How far will this process go? Will we get to the point where humans and nature will be simple components of the artificial?
The main purpose of the collection is to raise awareness towards all these aspects of our relationship with the nature, of our relationship with ourselves.

There is still a strong tendency to associate jewelry with precious metals. Is there a special material you would like to experience with, but you haven’t had the chance yet? Any unique material?

For most of the jewelry I create, I use common, easy-to-acquire materials by recycling faulty items that I then process through traditional techniques. In the future I would like to use 3D plastic printing technology to highlight my architectural vision of jewelry design.

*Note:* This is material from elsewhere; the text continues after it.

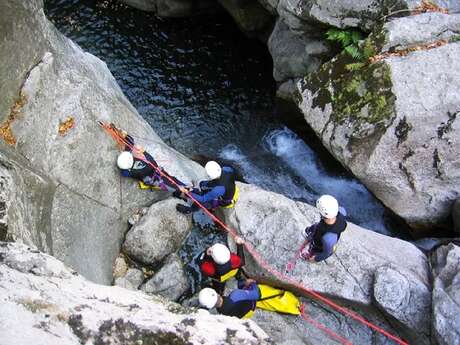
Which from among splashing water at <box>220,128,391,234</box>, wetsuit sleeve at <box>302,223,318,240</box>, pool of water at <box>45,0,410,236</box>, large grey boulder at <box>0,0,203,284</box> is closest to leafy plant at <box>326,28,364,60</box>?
pool of water at <box>45,0,410,236</box>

AUTOR Fair was your first encounter with a large audience. How would you describe the person wearing your jewels?

The person who wears my jewelry must be willing to wear not only a jewel but a whole concept, to wear it everywhere and to share it with everyone as a protest, as a statement, perhaps. They must love nature, shapes and simple ideas, characterized not by minimalism that leads to the lack of imagination, but more rather by maximization of expressivity through the minimum of lines.

What is the best advice you have received so far? What advice would you give to another colleague who’s just beginning to walk the path of jewelry?

The best advice I have received was to transfer to an artistic high-school. And my advice for a beginner jeweler is to see jewelry not as a destination or as a purpose, but rather as an instrument for attaining that purpose.

If you could be a jewel, what jewel would you be?

I think I would be an oversized jewel, at the border between architecture and sculpture, like Richard Serra’s works. So that the one wearing me – Planet Earth – would really stand out.

You were voted as the most popular designer at your first participation at AUTOR Fair, therefor winning the Audience Award. Does this change anything for you? How does it feel? 

My participation at AUTOR is the result of a long-lasting process of documenting, theoretical and practical thorough study, a lot of effort and many sacrifices. Being my first participation at a jewelry exhibition, I did not know what my expectations would be. The fact that I won the Audience Award is a validation of my work; it means that my message is of public interest and that I am on the right track in terms of contemporary jewelry. This gives me more confidence and support for making future collections.